Com base nisto >>
a - De acordo com o texto sobre a Cruz e o sofrimento, qual é a meta da salvação redentora?
b - Prossiga o texto sobre a Cruz e o sofrimento a partir do ponto em que termina.

Texto de referência >>
◆ ◆ ◆ ◆ ◆

Não se compreende a salvação total sem a Cruz, aceite por amor e como expressão — a mais alta — do amor. É quanto eu já disse na Carta Apostólica Salvifici doloris (cf. n. 13). Todos, não só os irmãos e as irmãs atingidos por deficiência, somos chamados a acolher a cruz e cada um tem a sua cruz: "Quem não tomar a sua cruz... não pode ser Meu discípulo" (Lc. 14, 27), diz Jesus.
Na aceitação da Cruz, o sofrimento transforma-se e assume o seu pleno significado: o do amor alegre. Tema ajuda fundamental, que devemos oferecer aos nossos irmãos e irmãs que sofrem, é a de nos tornarmos acreditáveis mediante obras de amor, a fim de que eles sejam ajudados a aceitar o misterioso desígnio divino a respeito da própria Cruz.
5. A Cruz, por sua vez, contém uma intrínseca e insubstituível orientação para a vitória da Ressurreição. A meta da salvação redentora é a recuperação do inteiro ser humano: espiritual e físico, da alma e do corpo. Assim há-de ser na fase definitiva do Reino de Deus.
Daqui nasce a urgência imprescindível do empenho do cristão por antecipar a plenitude de vida e de alegria que há-de constituir a experiência da eternidade.
Como antecipar tal plenitude de vida e de alegria, tal vitória no sofrimento também no corpo?
Isto se realiza antes de tudo na união das mentes e dos corações, na efectiva partilha do sofrimento. A este respeito, escutemos a voz do Apóstolo Paulo: "Acolhei-vos uns aos outros, como também Cristo vos acolheu" (Rom. 15, 7); "Ajudai-vos uns aos outros a carregar os vossos fardos" (Gál. 6, 2). É preciso que carreguemos realmente tais fardos, se queremos ser cristãos; de contrário corremos o risco de tornar inútil, em situações concretas, a Palavra de Deus sobre o sofrimento, que dificilmente poderá ser aceite por quem não está por ele marcado em profundidade. É necessário criar com os nossos irmãos atingidos por deficiência um clima de verdadeiro amor, uma relação de intensa e não fugidia partilha.
O amor transfigura, o amor faz acolher, o amor torna possível antes de mais o milagre da transformação do coração, da interiorização do desígnio divino sobre o sofrimento. Estes nossos irmãos e irmãs devem sentir-se efectivamente tais no meio de nós e não só dos assistidos. A respeito disto, as comunidades cristãs devem oferecer sinais evidentes de credibilidade, a fim de que os irmãos atingidos por deficiências não se sintam estranhos na casa comum que é a Igreja. O amor para com eles deve ser genuíno, pessoal e directo. Não se pode cuidar destes nossos irmãos por outros fins — que facilmente podem estar por baixo — que não sejam do seu único bem, da satisfação das suas justas expectativas.

◆ ◆ ◆ ◆ ◆

Dados fornecidos >>
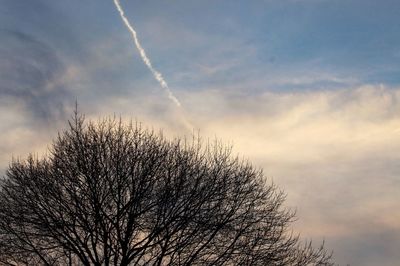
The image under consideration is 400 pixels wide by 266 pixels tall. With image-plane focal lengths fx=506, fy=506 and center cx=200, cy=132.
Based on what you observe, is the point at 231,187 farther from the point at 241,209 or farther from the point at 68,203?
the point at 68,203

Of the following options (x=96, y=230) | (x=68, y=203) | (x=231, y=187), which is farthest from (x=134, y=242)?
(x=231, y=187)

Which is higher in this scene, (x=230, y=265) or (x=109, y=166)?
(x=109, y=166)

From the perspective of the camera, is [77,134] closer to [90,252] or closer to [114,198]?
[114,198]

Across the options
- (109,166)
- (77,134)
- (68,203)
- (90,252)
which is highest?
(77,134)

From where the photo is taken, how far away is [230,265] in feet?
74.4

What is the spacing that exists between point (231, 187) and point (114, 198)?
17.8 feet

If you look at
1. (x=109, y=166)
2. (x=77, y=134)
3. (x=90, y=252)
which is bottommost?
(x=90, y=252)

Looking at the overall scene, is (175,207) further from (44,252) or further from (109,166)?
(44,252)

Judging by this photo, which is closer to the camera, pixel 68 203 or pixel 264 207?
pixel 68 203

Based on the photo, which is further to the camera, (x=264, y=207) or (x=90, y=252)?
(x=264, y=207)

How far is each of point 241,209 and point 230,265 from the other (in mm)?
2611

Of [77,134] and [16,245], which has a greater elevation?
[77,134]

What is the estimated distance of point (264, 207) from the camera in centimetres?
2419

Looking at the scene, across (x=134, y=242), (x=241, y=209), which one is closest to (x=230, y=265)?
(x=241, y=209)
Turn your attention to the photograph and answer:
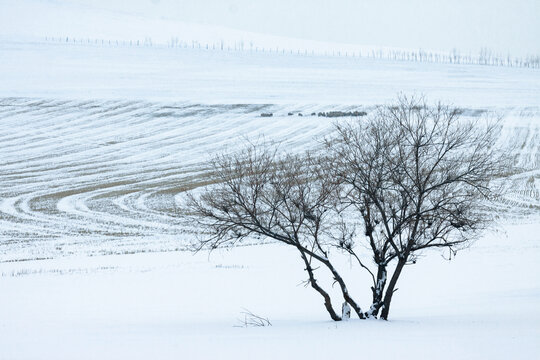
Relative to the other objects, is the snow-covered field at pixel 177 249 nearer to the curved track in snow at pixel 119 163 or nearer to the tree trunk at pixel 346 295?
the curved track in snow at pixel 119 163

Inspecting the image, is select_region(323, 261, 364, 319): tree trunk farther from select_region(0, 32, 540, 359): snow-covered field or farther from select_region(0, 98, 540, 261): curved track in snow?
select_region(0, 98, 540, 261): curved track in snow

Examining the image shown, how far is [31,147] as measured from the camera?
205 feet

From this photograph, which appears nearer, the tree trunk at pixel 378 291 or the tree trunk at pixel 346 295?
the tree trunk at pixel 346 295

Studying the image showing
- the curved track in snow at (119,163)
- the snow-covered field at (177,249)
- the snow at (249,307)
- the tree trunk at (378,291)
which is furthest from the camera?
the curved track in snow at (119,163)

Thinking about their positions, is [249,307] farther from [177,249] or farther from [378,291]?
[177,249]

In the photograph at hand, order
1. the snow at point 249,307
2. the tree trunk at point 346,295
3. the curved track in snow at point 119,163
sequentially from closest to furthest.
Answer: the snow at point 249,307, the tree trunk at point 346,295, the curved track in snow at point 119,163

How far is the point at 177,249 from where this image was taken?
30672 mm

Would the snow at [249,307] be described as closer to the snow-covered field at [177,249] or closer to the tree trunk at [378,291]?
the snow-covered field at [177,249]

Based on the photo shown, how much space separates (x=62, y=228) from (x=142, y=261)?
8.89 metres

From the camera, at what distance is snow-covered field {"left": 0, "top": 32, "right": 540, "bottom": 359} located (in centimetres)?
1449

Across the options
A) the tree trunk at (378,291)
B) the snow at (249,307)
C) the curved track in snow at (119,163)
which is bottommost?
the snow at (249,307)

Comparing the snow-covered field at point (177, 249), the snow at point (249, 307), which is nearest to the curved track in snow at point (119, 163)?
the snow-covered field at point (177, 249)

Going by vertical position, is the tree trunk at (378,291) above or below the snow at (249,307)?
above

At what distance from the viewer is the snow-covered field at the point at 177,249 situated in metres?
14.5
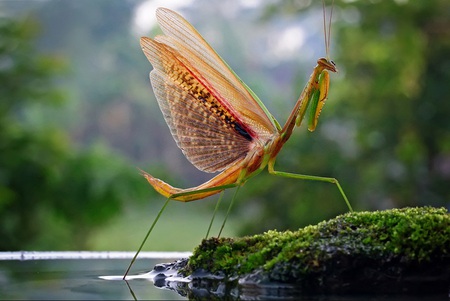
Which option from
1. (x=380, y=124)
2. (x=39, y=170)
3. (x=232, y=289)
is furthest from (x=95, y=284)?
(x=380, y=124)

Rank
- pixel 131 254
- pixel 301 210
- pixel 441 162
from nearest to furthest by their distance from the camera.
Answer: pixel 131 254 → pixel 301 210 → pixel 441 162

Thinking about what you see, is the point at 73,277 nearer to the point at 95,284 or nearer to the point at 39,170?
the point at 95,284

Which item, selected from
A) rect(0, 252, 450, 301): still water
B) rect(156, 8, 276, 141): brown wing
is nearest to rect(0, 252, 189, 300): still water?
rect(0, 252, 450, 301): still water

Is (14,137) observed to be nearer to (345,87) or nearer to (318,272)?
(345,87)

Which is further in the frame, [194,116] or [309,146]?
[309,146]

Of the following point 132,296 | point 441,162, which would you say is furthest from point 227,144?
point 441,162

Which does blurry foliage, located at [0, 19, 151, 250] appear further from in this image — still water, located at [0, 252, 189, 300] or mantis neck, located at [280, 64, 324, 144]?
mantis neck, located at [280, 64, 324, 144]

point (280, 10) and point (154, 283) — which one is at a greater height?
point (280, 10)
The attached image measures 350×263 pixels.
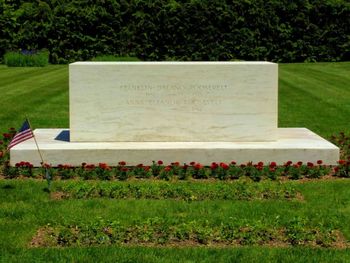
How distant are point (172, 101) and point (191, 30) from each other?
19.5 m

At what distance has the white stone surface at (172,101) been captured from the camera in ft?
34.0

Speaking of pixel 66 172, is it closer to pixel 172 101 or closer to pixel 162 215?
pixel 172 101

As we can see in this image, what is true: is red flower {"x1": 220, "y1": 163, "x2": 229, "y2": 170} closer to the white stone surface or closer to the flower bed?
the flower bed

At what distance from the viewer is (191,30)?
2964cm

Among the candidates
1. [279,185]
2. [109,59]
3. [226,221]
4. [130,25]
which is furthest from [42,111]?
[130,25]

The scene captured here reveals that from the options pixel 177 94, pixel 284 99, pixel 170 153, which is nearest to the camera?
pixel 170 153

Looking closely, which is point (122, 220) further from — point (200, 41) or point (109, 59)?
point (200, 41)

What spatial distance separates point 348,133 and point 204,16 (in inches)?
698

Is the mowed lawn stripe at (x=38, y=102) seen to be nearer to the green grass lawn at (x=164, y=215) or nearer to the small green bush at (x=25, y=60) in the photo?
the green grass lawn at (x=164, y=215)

◆ ◆ ◆ ◆ ◆

Respostas >>
a - A recuperação do inteiro ser humano: espiritual e físico, da alma e do corpo.

b -
6. As justas expectativas dos nossos irmãos: eis um outro passo a ser dado para antecipar aqui na terra aquela plenitude de vida e de alegria, aquela vitória sobre o sofrimento da qual antes falei. Em síntese, a justa expectativa preeminente dos nossos irmãos é a seguinte: a equilibrada mas efectiva integração no contexto da convivência civil, para se sentirem nela membros a pleno título. Não consideremos a deficiência como um facto dramático e inatural — isto só serve para desencorajar e discriminar — mas antes como uma condição de enfraquecimento que se traduz para a sociedade cristã e civil numa prova do seu nível de fé e de humanidade.
O que se verifica na deficiência são necessidades normais de sujeitos sob certos pontos de vista mais fracos, mas sempre pessoas que aspiram à própria valorização plena. Elas, sustentadas com eficácia, podem fazer emergir em si excepcionais energias e valores de grande utilidade para a comunidade inteira. A integração na contexto civil deverá ser orientada de maneira preferencial a alimentar nos nossos irmãos e irmãs aquela confiança e aquela coragem que lhes permitam tornar-se artífices activos da própria promoção.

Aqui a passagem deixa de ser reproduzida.